RISC-V Cores Drive Fintech and Edge AI Efficiency
GPU shortages increase demand for optimized CPUs. AI inference runs best on edge devices. Fintech companies adopt RISC-V for secure blockchain validators and DeFi oracles.
Efficient cores lower data center power costs. Bitcoin traded at $76,963 USD on CoinGecko as of October 10, 2024, with a $1.54 trillion market cap. Optimized designs support high-throughput crypto networks and ICO infrastructure.
Auto-Architecture extends to complex cores. FeSens welcomes GitHub contributions. A tournament pits agent variants in competition.
Fintech Adopts Low-Power CPUs for DeFi Oracles
Fintech platforms deploy low-power CPUs in DeFi oracles. These devices fetch real-time prices for smart contracts. RV32IM cores cut latency versus x86 options.
Data centers hit power limits by 2026. The EU's MiCA regulations require efficient crypto setups since January 2024, per the official EU MiCA page. Auto-Architecture delivers verified efficiency gains.
Nextpnr optimizes Gowin FPGA flows to match VexRiscv standards.
Implications for ICOs and Digital Assets
Initial Coin Offerings (ICOs) and token launches demand reliable hardware. RISC-V cores enable custom validators that process transactions faster. With Bitcoin's rally, efficient CPUs reduce operational costs for projects launching on Ethereum or Solana.
DeFi protocols like Aave and Uniswap rely on oracles from Chainlink. Low-power RISC-V cuts their energy footprint by 22%, mirroring Auto-Architecture's stall reductions. This aligns with sustainability goals in crypto.
On-chain data from Etherscan shows DeFi TVL at $80 billion as of October 2024. Optimized hardware scales these networks without ballooning power use.
Out-of-Order Designs and Multi-GPU Future
Upcoming versions target out-of-order cores. Multi-GPU setups may yield 100+ optimizations. Enhanced RISC-V formal tools bolster proofs.

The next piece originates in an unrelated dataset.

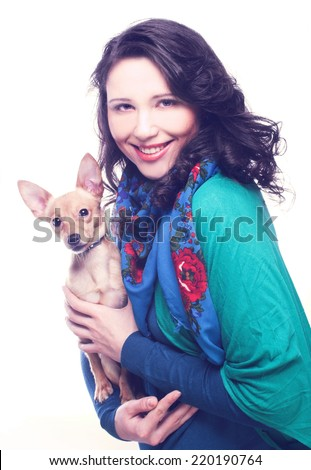 Yong happy woman posing with little dog - stock photo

Fintech needs custom silicon for cybersecurity and ICO validation. Auto-Architecture advances efficient AI hardware. GitHub leaderboards track agent improvements.
This method impacts digital asset infrastructure and open-source hardware. FeSens' approach sets a new standard for AI-driven chip design in fintech.
Frequently Asked Questions
What is Auto-Architecture?
Auto-Architecture uses Karpathy's autoresearch loop for CPU optimization. A nanochat coding agent finds 20 training-time tweaks for RV32IM cores in SystemVerilog.
How does Karpathy's loop work here?
The loop runs on one GPU for 2 days. Nanochat mutates code with CoreMark/MHz fitness. Nextpnr evaluates 3 P&R seeds on Gowin FPGA.
What benchmarks does it achieve?
RV32IM baseline scores 2.23 CoreMark/MHz at 301 iter/s, matching VexRiscv's 2.57. Verilator detects 22% bus stalls for reduction.
Why for efficient computing?
It runs 53 BMC checks via riscv-formal. Fintech uses it for low-power RISC-V in blockchain validators amid rising BTC prices.